A third moment on which the campaign will focus is the launch of a national day of mobilisation for 12 October this year, a sort of ‘No Columbus Day’.
In the words of Mila Pernice’s introduction: as a coordination around the campaign, we want to launch an idea for a national appointment, in the autumn, a No Columbus Day that would fall after the first round of the presidential elections in Brazil, on the date when, as Eduardo Galeano wrote, ‘Latin America discovered capitalism’ with all that ensued.
An appointment to be built, but absolutely necessary.
If these are the main axes on which the campaign will be structured, it is clear that particular attention will be devoted to monitoring and supporting both the trajectory of the transformation processes in countries that have experienced a progressive turnaround, such as Peru, or that after a parenthesis have resumed that path with even greater vigour, such as Bolivia, as well as countries, such as Ecuador, struggling against a fierce neo-liberalism “back” and looking at future elections as a chance for redemption.

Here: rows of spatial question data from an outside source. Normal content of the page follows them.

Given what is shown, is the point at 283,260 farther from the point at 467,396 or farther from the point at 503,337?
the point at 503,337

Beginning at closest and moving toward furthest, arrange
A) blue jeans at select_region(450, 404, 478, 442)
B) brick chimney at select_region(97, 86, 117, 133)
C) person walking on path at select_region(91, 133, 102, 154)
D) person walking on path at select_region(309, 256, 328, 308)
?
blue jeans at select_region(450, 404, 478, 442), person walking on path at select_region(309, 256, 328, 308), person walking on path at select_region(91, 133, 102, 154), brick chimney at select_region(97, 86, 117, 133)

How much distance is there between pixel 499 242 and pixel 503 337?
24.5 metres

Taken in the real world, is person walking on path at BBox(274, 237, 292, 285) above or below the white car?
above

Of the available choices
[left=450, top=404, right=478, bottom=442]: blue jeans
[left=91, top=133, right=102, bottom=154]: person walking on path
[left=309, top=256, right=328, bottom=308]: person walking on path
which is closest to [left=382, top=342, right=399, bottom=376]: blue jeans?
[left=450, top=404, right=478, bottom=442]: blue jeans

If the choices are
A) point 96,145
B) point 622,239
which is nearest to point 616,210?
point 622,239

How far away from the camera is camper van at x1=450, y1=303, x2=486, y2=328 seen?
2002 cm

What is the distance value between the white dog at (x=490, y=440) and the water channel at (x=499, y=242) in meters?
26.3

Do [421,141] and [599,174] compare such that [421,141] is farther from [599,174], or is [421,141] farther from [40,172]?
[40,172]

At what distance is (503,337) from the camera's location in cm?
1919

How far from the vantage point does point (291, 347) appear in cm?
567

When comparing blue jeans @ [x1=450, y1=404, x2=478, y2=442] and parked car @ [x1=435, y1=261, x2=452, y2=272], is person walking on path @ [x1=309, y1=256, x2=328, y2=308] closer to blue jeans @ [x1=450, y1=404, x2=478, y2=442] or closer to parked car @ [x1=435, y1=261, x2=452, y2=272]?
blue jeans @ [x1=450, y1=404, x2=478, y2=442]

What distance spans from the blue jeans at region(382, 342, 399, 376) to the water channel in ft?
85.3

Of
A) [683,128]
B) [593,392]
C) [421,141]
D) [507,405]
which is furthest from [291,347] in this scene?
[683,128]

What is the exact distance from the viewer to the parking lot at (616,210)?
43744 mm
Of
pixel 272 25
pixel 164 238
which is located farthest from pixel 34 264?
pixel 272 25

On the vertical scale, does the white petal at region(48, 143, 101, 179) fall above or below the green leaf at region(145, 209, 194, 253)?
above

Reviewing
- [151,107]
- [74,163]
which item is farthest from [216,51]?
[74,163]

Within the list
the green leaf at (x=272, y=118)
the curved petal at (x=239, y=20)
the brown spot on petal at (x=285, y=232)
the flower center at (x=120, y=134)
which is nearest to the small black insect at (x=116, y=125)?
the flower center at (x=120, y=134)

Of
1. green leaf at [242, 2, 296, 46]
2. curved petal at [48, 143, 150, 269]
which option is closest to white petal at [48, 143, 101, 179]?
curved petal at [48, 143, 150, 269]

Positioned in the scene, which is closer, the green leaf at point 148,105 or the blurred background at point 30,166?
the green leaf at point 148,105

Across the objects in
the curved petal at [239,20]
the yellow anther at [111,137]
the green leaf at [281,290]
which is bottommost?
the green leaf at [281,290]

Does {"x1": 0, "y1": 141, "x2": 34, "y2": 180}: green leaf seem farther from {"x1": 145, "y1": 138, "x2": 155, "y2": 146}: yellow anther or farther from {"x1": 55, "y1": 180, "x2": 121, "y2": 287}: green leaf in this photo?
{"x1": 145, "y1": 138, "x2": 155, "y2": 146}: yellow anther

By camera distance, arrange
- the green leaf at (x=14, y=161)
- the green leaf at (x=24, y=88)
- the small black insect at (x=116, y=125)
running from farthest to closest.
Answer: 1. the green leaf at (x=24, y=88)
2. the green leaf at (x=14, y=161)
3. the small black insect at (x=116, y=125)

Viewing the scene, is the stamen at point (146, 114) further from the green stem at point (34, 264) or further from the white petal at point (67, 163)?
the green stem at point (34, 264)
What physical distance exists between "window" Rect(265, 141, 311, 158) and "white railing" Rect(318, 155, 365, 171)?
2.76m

In this sense, the interventions of a comrade from Peru Libre Guizela Alarcon and Luis, and Gabriel Caisaletin, a political activist from Ecuador, were precious.
In the coming days the recording of the individual interventions of the meeting, which was broadcasted on Contropiano’s YouTube channel, will be available.
While the winds of war are blowing impetuously, we think that a first important step has been taken in the direction we had hoped for, aware of the need to continue the widest possible debate on a continent that is a hope for Humanity.